A satire of the American movie industry, “Speed” tells the story of Bobby Gould and Charlie Fox, two self-admitted “slaves to commerce” who have been trying to make it big in Hollywood for more than 20 years. They’re not friends — distrust and jealousy stand in the way of that — but as shark-tank survivors, they know each other well.
Into this relationship comes Karen, a temp secretary who upsets their fragile balance of power.
When the play opens, Gould has just been promoted to head of production of a major studio, and Fox is in his office, successfully persuading him to “green light” the making of a mindless prison-buddy movie with blockbuster potential. Also on Gould’s desk is a spiritual novel about the end of the world that has artistic merit. Gould lets Karen read the novel as a way to have sex with her, and she is enchanted by the story. Gould decides to film the novel, and Karen rewards him with a night of what we can only assume is spectacular lovemaking.
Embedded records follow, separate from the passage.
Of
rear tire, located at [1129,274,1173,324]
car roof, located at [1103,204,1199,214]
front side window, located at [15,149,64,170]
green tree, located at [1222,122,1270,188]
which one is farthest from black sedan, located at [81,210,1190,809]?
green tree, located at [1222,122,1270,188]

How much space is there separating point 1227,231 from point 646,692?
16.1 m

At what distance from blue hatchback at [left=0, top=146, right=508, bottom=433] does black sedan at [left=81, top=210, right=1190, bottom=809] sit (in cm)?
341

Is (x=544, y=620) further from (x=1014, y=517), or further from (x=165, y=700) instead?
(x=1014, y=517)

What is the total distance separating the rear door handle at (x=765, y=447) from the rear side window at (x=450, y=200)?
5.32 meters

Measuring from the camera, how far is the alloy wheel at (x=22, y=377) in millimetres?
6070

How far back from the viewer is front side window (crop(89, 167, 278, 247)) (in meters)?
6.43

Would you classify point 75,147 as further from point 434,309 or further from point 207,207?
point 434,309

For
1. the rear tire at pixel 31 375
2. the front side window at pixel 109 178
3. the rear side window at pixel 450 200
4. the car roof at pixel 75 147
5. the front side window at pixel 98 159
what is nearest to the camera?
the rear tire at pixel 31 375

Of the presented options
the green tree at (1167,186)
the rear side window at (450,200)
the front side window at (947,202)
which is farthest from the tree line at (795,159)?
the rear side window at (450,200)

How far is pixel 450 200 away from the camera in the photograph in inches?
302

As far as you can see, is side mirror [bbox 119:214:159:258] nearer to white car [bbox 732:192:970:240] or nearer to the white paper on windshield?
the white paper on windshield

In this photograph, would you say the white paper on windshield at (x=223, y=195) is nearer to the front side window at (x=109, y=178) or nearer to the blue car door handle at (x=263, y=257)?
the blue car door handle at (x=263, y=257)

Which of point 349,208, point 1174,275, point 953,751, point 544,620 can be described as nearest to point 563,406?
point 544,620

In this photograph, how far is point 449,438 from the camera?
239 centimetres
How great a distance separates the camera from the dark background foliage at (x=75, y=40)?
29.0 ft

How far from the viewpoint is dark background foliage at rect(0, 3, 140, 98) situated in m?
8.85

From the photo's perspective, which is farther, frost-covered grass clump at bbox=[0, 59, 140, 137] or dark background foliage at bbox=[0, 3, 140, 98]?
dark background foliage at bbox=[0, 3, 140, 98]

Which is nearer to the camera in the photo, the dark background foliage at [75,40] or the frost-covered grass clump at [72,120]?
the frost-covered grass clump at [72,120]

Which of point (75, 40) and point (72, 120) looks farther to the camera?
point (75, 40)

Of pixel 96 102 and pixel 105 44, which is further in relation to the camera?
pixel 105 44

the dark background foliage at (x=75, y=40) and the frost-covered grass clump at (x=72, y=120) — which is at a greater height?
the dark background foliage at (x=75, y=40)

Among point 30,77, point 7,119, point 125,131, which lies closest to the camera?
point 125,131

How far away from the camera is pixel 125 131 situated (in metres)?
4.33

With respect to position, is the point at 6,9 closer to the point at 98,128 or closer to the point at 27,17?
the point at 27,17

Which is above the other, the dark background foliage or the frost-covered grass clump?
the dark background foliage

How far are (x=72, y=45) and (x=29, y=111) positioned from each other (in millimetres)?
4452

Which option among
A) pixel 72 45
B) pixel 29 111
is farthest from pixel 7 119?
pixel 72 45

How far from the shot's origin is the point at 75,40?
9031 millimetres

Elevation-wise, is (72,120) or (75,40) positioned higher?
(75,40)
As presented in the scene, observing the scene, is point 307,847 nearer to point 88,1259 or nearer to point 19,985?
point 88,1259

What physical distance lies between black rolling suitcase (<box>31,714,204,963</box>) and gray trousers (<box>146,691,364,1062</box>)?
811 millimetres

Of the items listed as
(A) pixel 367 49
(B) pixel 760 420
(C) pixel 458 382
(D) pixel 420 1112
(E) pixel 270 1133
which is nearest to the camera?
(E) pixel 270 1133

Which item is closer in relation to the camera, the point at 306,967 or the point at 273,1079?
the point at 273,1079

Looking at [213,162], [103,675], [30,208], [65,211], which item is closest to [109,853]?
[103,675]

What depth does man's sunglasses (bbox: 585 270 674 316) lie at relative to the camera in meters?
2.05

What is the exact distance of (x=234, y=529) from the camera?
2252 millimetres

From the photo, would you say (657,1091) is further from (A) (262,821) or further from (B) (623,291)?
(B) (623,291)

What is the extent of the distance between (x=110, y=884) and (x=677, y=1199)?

From that moment on, the play’s theme of the struggle between making art and making money races to a surprising climax. All three characters are driven by ambition and fear, and the actors make that unnervingly palpable for the audience.
Winchell, in her early 20s, brings a maturity and grace to the stage that are far beyond her years. She did so in last season’s “A Doll’s House,” and she does it again as the outwardly naïve Karen. This play also gives Winchell the chance to use her deft comic touch, and she gets the laughs she deserves.
Ross, as Fox, delivers a performance that shows how far he has come since his early days with Icarus Falling. He has turned into a fine actor. It’s also clear that he loves Mamet’s fragmented, powerful language, as he attacks the words with passion.
Jackson, as Gould, seems less comfortable with his character. He turns in a solid performance, but there’s a complexity to Gould that’s missing in Jackson’s interpretation.
The three-act play runs for 90 minutes without intermission, but it never feels like you’re sitting that long. This production reaches out, pulls you in and doesn’t let go.